Все-таки Филиппьевна поддалась уговорам.

— Вишь, родитель-то у меня из солдатов был, бедный, — издалека начала она, — а нас у его пять девок. А мне уж тогда пятнадцатый год пошел, а я все в домашнем конопляном синяке хожу. Вот раз зашла к суседям, а у них посылка от сына пришла — в Питере живет. И такой баской сарафан прислал сестре — я дыхнуть не могу. Алый, с цветами лазоревыми — как теперь вижу… Ну, скоро праздник престольный подошел — богородица. Вышли мы с Марьюшкой — это дочь-то суседей, которым посылка из Питера пришла. Вышли впервой на взрослое игрище. Она в новом сарафане, а я в синяке, только пояском новым — сама соткала — подпоясалась. Смотрю, и робята толк в сарафанах понимают. Я хоть и маленькая росточком была, можно сказать, век недоростком выжила, а на лицо ничего, приглядна была. А Марьюшка, прости господи, тюря-тюрей — губы распустит, на ходу спит. А тут в новом-то сарафане нарасхват пошла. Бедно мне стало. Вот и думаю: мне бы такой сарафан! — боюсь в девках засидеться. А откуда такой сарафан возьмешь? Житье-то у родителей не богато. Братьев нет. Вижу, самой смекать надо. А где? Куда девку-малолетку возьмут? Ни в лес, ни в работницы. Да и сарафан-то питерский мутит голову. У иных девок тоже сарафаны, да не питерские — дак робята-то не так кидаются. Ну и порешила: пойду в Питер за сарафаном. Сходила…
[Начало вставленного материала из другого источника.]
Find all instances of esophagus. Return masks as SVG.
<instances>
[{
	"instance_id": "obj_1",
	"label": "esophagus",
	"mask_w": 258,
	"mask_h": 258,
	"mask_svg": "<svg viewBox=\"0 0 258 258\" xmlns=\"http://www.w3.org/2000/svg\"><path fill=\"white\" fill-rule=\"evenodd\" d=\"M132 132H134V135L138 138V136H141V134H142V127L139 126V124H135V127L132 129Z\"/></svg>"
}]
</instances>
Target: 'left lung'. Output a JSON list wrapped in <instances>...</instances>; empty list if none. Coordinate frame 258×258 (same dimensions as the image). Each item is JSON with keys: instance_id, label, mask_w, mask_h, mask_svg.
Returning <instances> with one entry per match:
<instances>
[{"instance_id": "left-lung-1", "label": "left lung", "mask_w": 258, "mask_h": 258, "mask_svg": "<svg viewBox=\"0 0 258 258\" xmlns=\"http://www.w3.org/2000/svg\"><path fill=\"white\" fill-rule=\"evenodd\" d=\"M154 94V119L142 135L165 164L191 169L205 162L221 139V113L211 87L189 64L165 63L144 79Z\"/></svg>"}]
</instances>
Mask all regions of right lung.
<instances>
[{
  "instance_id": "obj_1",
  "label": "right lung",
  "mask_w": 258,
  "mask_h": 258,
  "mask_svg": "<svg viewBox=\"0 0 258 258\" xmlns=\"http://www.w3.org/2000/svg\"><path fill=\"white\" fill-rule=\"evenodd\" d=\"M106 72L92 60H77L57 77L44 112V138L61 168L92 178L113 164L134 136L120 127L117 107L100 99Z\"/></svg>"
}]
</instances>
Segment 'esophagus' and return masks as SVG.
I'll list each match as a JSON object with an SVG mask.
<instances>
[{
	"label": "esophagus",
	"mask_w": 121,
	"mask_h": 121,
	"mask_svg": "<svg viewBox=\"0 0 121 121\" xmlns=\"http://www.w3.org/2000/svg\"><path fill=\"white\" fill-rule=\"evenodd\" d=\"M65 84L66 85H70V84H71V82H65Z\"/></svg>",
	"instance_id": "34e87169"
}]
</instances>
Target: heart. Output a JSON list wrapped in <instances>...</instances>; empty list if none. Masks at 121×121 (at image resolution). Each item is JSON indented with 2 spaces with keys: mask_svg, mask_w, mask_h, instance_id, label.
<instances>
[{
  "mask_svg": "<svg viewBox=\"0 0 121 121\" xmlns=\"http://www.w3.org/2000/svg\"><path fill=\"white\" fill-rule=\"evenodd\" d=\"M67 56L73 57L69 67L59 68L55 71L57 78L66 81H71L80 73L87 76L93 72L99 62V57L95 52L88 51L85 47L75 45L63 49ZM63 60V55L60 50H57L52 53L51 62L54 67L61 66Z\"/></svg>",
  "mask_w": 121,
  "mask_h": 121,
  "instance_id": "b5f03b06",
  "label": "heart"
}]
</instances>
— Эка ты, — подосадовала Марья Петровна, — да как ходила-то, рассказывай!

Филиппьевна вытерла темной рукой глаза.

— Мама, как услыхала, что я в Питер надумала, заплакала. «Что ты, говорит, Олюшка, умом пошаталась?» А тата-покойничек, из солдатов был, крутой на руку. Икону с божницы схватил: «Моя, говорит, девка! Иди, Олька. Люди же, говорит, ходят». Ну, матенка непривычна была перечить — не нонешнее время. Назавтра рано встала, хлебцы испекла, а тата уж воронуху запряг. Мама в голос, суседи прибежали: куда да куда девку собираете? А тата молчит, подхватил меня как перышко в сани и давай кобылу вожжами нахаживать. Тоже и ему не сладко было… Верст тридцать, до Марьиной горы, родитель подвез. Дал мне на прощанье рупь медью.

— На-ко, девка, иди с рублем в Питер, — всхлипнула Марья Петровна.

— Дак ведь деньги-то не трава — в лесу не растут. А дома-то у нас еще четверо по лавкам… Ну, дал мне родитель денег, перекрестил: «Иди, говорит, Олька, ищи свое счастье». А я как увидела, что он в сани садится, заревела: «О татонька, татонька, не уезжай. Не надо мне и сарафана». — «Нет, говорит, Олька, иди. Проходу тебе в деревне не будет, питербуркой звать станут».

Филиппьевна опять вытерла глаза.

— А все равно — и сходила в Питер, а прозвище приросло. Питербуркой и помирать стану.

— Ты скажи, как в лесу-то одна зимой осталась. — Марья Петровна прослезилась.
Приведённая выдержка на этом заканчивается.